WORK TO BE COMPLETED: In the records below, find each line with the word "total" and copy it.

RECORDS SHOWN:
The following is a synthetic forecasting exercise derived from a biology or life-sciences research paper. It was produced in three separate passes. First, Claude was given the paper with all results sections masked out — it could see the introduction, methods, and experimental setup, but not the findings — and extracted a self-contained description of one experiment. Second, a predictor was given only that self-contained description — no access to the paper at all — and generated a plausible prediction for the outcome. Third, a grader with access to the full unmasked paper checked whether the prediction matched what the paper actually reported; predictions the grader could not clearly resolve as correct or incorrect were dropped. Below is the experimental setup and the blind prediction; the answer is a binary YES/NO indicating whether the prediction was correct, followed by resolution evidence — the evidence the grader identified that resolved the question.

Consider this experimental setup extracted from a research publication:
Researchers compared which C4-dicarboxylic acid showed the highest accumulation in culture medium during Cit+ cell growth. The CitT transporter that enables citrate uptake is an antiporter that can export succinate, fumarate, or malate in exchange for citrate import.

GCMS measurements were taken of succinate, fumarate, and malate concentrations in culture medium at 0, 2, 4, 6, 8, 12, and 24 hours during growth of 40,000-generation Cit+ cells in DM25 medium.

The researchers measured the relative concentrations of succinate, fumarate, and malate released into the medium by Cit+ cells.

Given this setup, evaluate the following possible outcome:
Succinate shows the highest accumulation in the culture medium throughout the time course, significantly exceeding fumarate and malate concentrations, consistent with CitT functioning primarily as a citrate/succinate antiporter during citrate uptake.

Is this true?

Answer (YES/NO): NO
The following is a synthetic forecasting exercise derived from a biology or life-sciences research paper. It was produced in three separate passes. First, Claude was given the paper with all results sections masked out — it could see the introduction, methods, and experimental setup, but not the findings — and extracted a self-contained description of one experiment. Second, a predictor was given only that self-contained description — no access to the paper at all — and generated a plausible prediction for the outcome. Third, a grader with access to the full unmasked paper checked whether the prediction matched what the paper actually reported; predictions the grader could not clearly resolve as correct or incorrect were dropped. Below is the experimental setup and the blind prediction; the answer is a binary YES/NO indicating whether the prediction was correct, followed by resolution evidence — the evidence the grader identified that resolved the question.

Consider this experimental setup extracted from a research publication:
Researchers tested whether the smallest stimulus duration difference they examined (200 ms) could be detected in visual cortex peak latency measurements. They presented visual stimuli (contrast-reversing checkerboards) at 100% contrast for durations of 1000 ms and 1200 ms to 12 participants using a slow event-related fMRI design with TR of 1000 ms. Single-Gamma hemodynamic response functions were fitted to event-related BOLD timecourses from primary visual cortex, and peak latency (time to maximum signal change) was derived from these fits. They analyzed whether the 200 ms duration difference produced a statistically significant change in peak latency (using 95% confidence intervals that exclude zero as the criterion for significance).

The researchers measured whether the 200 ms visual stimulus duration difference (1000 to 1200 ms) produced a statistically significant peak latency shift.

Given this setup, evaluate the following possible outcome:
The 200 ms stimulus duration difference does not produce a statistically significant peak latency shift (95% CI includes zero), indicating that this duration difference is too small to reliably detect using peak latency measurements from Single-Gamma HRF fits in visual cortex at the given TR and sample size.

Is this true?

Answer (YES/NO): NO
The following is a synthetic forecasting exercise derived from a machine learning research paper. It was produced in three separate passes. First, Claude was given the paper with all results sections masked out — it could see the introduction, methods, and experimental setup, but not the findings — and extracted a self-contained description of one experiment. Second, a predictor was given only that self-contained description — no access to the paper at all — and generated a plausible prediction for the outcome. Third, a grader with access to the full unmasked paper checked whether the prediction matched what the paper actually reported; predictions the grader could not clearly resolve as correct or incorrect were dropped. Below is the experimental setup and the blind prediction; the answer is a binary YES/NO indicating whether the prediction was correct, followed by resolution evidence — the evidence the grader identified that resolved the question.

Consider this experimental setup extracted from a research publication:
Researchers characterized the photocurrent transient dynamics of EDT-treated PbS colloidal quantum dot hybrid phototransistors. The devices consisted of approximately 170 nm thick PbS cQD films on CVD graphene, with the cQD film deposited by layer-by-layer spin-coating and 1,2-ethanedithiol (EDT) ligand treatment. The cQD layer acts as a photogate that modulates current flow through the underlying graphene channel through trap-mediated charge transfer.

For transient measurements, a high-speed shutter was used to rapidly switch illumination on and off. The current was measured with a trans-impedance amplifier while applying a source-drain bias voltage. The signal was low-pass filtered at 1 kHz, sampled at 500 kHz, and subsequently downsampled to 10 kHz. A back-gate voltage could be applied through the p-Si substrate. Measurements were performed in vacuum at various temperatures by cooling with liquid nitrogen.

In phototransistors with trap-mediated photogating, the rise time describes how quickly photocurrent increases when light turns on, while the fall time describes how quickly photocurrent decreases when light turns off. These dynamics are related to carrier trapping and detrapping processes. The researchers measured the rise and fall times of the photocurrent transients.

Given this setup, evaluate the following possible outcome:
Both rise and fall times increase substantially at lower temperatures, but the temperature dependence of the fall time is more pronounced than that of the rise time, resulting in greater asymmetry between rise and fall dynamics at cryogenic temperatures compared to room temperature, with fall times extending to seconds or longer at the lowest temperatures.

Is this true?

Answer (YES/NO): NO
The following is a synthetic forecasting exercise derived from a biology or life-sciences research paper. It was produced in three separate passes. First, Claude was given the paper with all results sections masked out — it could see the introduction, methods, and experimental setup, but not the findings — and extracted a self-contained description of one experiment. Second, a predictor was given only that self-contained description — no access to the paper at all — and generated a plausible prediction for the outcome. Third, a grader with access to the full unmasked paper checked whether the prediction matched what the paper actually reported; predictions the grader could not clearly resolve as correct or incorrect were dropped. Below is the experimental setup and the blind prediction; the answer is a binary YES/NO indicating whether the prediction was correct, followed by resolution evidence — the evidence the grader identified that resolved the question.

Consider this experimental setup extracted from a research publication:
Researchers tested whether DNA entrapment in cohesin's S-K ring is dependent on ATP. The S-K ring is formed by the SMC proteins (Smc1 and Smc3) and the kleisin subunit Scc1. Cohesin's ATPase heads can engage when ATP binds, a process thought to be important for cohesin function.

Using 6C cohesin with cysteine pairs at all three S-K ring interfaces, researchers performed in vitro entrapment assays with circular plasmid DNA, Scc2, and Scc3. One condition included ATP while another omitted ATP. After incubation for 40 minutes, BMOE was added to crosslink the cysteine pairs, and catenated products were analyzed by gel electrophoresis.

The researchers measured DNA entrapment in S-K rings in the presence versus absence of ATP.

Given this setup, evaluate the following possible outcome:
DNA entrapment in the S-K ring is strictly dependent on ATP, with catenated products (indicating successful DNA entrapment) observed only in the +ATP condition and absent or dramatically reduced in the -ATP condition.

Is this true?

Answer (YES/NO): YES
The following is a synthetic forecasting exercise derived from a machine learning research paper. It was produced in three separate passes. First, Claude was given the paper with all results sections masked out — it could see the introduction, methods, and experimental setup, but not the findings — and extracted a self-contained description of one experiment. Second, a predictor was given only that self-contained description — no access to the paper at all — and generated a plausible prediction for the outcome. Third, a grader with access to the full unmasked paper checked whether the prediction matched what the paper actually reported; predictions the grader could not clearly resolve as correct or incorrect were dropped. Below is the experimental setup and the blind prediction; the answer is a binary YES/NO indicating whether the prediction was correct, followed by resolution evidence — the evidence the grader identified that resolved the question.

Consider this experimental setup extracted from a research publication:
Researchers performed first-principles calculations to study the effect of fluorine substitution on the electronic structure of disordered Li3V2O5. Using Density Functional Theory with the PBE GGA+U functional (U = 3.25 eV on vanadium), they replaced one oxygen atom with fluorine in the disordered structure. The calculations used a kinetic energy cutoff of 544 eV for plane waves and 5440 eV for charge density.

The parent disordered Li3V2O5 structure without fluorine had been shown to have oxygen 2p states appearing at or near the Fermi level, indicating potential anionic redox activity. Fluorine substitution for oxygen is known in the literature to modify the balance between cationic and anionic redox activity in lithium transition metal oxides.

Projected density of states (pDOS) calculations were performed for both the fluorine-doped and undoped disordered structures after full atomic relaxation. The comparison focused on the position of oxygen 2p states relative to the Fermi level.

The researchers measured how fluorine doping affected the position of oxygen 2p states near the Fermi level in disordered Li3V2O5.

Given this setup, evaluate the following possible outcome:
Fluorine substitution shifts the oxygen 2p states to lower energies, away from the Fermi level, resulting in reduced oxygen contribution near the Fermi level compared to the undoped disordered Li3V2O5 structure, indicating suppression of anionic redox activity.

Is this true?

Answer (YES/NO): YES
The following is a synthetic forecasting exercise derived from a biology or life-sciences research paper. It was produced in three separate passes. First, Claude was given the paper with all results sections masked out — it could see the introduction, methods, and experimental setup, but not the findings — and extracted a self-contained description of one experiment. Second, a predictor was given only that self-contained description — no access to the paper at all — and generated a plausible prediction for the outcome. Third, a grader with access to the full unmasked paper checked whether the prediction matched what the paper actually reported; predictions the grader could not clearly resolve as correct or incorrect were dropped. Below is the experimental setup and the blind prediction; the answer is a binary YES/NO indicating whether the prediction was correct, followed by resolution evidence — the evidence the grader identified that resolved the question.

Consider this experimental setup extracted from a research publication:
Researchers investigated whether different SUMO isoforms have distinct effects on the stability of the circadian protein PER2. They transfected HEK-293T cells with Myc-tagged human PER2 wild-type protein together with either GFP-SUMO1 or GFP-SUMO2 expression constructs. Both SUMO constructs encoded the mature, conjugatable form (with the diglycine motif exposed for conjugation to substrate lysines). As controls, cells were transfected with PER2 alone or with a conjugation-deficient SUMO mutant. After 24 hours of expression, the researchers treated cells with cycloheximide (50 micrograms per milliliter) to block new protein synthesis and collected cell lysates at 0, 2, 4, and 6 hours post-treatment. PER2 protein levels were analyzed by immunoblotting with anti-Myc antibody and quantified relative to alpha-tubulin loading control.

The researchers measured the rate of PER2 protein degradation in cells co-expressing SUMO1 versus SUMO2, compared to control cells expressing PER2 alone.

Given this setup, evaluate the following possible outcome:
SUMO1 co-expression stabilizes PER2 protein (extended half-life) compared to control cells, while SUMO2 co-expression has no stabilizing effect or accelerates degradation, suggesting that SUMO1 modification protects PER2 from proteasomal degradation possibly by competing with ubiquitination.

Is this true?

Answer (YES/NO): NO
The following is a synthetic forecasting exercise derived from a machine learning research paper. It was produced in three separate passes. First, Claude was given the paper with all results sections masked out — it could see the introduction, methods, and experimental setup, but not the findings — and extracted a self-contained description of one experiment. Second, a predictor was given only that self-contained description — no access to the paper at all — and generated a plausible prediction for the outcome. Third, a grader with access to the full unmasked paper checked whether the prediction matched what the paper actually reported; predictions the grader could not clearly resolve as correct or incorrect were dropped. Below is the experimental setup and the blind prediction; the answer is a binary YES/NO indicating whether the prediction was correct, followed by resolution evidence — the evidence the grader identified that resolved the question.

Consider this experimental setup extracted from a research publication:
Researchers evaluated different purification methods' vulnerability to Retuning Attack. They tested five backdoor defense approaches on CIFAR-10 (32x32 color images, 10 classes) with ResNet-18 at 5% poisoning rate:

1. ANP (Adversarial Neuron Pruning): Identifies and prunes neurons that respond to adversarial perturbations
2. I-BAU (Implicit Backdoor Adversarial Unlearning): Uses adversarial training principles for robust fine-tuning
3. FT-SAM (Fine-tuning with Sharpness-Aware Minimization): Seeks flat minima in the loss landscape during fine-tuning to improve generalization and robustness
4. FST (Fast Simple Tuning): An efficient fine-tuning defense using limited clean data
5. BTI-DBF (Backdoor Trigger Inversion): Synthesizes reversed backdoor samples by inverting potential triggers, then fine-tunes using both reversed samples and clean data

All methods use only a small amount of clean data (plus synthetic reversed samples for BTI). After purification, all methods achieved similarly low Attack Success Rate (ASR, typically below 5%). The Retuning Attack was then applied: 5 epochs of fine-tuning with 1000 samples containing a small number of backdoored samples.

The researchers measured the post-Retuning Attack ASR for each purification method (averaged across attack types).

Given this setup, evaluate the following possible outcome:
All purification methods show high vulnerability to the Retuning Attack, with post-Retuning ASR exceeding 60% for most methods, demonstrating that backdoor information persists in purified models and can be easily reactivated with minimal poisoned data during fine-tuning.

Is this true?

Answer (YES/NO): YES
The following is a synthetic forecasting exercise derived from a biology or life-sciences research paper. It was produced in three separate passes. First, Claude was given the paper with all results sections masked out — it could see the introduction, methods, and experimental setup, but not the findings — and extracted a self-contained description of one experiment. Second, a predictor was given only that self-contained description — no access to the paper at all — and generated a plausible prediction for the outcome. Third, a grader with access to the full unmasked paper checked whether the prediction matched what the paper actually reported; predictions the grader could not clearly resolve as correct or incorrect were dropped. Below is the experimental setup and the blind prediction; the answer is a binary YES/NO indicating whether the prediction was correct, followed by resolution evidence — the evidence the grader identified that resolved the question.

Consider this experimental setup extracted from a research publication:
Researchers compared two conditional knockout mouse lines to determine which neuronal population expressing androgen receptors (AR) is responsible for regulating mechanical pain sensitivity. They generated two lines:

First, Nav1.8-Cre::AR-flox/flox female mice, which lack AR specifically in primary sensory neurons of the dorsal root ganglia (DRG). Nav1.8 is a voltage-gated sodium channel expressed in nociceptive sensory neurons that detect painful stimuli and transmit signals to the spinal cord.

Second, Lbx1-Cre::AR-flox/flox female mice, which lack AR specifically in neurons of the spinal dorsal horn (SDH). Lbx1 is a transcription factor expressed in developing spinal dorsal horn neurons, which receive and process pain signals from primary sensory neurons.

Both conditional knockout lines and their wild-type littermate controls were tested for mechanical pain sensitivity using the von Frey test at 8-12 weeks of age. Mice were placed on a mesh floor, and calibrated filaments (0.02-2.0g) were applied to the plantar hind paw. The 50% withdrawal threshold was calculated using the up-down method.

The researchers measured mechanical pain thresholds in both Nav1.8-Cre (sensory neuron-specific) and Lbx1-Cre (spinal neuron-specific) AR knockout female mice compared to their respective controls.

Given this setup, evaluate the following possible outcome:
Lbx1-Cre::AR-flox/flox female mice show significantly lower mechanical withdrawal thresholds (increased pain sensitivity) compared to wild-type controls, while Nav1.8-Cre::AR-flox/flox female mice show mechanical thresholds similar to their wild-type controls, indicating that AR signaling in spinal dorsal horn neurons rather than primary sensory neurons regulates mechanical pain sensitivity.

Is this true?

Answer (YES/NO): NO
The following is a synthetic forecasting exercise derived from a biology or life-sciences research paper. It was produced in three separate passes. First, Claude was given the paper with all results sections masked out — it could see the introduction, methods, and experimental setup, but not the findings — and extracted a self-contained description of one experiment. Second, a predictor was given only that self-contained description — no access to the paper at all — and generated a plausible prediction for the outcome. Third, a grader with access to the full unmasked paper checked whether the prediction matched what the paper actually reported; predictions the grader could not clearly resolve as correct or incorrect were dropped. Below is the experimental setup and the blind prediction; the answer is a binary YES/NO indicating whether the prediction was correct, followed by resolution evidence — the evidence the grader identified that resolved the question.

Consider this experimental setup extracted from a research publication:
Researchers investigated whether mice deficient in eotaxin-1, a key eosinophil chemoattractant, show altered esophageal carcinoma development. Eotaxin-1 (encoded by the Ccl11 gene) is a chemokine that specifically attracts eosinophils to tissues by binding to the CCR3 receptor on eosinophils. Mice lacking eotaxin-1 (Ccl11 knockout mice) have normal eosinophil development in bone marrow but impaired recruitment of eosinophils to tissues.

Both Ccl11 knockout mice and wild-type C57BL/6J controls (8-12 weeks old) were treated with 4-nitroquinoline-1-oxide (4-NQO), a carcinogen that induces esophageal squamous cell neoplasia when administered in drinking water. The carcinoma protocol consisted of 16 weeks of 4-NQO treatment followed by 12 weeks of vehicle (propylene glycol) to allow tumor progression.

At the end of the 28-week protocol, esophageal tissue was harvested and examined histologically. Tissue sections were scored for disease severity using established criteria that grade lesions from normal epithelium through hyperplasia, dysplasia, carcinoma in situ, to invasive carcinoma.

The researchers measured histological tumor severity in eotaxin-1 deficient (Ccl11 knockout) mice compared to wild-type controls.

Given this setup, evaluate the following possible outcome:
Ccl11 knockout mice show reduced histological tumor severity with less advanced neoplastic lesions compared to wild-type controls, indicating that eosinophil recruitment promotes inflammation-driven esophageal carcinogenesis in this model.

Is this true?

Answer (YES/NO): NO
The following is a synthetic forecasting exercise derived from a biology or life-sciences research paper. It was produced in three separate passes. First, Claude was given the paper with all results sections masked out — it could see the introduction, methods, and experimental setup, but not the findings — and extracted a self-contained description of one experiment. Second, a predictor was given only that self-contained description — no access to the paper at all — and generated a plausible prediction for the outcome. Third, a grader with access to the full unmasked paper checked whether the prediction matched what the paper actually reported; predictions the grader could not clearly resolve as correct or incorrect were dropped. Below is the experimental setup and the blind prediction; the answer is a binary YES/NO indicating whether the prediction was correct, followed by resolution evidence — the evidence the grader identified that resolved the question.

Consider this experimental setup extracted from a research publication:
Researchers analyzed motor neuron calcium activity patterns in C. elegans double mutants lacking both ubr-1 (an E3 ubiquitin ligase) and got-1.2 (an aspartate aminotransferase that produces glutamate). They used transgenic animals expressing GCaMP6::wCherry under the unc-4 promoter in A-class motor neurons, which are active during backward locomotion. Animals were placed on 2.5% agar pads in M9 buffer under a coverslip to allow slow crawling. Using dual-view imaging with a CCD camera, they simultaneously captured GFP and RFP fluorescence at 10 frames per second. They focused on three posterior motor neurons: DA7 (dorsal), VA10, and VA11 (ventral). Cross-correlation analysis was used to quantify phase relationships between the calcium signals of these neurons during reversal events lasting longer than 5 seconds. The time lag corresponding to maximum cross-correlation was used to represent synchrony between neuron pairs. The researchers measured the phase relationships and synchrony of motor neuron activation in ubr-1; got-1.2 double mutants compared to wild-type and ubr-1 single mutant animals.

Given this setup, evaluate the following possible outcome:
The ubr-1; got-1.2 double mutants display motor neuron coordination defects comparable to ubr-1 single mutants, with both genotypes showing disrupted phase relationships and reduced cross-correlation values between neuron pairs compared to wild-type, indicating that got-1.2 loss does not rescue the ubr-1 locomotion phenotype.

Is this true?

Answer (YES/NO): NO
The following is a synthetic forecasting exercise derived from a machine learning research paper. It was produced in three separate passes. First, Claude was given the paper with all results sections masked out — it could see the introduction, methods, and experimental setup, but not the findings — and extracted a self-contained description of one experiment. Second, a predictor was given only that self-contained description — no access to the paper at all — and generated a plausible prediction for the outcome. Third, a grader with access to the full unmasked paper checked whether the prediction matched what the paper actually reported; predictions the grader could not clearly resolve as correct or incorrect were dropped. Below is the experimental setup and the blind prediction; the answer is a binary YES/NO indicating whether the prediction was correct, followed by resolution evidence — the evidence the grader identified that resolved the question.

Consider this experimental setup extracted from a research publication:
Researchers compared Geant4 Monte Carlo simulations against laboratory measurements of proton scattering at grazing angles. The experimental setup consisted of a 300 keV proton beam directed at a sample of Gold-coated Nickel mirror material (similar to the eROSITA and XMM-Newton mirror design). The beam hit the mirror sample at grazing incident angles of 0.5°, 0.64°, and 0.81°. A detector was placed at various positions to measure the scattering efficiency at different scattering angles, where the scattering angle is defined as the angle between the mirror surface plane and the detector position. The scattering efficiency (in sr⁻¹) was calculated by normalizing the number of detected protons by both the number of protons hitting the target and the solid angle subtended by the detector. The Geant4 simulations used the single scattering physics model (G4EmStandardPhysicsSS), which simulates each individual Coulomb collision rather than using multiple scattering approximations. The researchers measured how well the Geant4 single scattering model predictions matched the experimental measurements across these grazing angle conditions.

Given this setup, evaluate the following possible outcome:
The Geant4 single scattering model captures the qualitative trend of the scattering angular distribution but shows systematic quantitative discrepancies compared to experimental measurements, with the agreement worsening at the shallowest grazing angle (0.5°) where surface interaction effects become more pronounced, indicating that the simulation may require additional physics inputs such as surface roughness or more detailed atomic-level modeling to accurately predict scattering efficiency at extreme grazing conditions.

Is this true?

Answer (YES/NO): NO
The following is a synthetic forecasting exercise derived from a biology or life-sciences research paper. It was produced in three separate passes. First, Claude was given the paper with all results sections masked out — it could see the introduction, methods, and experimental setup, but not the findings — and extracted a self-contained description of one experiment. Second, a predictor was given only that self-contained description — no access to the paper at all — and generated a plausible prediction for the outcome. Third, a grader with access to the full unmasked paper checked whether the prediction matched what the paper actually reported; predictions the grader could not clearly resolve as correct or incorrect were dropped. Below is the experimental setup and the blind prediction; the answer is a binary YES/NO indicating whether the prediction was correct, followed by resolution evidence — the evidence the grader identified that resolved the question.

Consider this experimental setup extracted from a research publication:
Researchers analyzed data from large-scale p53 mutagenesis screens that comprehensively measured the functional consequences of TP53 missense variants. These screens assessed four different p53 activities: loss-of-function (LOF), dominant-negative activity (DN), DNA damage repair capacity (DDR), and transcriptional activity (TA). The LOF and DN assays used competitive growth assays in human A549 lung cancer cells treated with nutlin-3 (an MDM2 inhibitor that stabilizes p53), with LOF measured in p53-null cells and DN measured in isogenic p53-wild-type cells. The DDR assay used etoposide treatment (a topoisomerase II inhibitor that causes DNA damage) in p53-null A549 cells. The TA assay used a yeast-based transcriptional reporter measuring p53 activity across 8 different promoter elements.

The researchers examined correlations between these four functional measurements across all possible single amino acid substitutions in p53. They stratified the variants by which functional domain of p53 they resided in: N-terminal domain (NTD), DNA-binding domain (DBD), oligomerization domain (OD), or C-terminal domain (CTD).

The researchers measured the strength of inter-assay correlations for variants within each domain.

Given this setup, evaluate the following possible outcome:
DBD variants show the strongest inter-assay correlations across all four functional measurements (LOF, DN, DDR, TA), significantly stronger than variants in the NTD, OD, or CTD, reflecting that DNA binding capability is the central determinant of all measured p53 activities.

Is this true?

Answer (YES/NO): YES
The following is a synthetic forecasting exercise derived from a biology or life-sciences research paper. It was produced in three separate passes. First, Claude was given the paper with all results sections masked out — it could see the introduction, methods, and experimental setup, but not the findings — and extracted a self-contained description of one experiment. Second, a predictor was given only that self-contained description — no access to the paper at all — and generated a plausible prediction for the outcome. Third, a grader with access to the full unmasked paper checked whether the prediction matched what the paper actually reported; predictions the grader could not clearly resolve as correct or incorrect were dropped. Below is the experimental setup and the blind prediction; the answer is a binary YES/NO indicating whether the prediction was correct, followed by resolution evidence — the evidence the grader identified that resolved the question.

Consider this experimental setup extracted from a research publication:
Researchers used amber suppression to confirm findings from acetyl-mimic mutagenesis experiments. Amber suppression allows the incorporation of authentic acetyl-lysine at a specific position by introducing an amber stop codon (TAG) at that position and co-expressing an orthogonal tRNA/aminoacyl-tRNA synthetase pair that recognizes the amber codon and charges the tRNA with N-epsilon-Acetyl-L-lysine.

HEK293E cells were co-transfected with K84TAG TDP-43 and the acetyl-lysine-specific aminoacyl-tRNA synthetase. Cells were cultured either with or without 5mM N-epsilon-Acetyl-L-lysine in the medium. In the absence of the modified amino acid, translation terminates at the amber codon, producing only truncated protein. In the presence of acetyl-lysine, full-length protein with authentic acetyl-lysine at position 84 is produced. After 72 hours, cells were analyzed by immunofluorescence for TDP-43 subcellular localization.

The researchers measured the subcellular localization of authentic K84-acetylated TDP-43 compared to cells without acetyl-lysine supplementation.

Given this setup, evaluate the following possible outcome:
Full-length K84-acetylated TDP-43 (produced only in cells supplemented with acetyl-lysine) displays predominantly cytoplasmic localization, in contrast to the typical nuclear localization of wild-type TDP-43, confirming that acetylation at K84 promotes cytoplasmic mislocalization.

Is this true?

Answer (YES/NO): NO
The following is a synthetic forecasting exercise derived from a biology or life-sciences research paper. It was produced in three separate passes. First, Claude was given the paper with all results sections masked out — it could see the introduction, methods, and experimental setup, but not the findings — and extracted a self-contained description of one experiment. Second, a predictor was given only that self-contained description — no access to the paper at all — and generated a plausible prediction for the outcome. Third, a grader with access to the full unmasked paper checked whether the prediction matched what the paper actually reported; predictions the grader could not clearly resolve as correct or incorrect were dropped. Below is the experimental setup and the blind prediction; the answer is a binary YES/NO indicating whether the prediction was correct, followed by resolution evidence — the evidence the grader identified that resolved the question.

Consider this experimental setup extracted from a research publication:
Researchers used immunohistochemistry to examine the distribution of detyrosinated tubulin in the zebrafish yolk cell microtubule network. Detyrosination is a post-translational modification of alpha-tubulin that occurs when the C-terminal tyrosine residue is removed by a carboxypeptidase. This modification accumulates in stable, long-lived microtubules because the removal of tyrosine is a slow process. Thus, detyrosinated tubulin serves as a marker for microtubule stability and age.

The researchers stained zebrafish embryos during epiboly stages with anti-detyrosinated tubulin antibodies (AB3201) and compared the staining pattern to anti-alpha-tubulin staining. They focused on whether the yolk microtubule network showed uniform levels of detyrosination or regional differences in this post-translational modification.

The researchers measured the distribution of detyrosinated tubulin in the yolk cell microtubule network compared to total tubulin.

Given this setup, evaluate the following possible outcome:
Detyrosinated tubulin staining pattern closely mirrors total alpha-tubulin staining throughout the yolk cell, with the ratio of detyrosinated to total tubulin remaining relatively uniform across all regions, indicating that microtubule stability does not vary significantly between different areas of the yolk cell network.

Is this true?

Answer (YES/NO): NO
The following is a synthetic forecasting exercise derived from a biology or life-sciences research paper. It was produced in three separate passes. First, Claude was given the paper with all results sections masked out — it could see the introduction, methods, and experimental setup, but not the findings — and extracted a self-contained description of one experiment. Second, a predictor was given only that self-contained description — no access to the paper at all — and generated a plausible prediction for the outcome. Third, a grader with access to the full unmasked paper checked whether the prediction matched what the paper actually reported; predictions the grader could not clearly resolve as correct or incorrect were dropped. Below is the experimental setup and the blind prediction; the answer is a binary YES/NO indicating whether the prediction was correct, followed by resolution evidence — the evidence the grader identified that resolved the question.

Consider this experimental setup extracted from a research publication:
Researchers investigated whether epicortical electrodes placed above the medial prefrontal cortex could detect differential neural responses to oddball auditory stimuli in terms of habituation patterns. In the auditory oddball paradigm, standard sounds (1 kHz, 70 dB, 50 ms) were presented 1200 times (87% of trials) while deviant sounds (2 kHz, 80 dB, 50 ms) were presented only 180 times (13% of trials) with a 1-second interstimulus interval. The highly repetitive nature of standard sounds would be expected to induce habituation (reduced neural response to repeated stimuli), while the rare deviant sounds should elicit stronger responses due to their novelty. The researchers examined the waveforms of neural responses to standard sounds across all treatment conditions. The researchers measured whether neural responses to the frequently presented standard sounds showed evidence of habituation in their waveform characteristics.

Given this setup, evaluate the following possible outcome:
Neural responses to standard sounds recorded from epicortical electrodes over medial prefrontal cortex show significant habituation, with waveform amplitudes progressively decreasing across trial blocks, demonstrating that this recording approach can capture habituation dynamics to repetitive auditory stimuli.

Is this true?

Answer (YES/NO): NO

RESULT FOR THIS TASK:
The researchers measured the distribution of detyrosinated tubulin in the yolk cell microtubule network compared to total tubulin.
Detyrosinated tubulin staining pattern closely mirrors total alpha-tubulin staining throughout the yolk cell, with the ratio of detyrosinated to total tubulin remaining relatively uniform across all regions, indicating that microtubule stability does not vary significantly between different areas of the yolk cell network.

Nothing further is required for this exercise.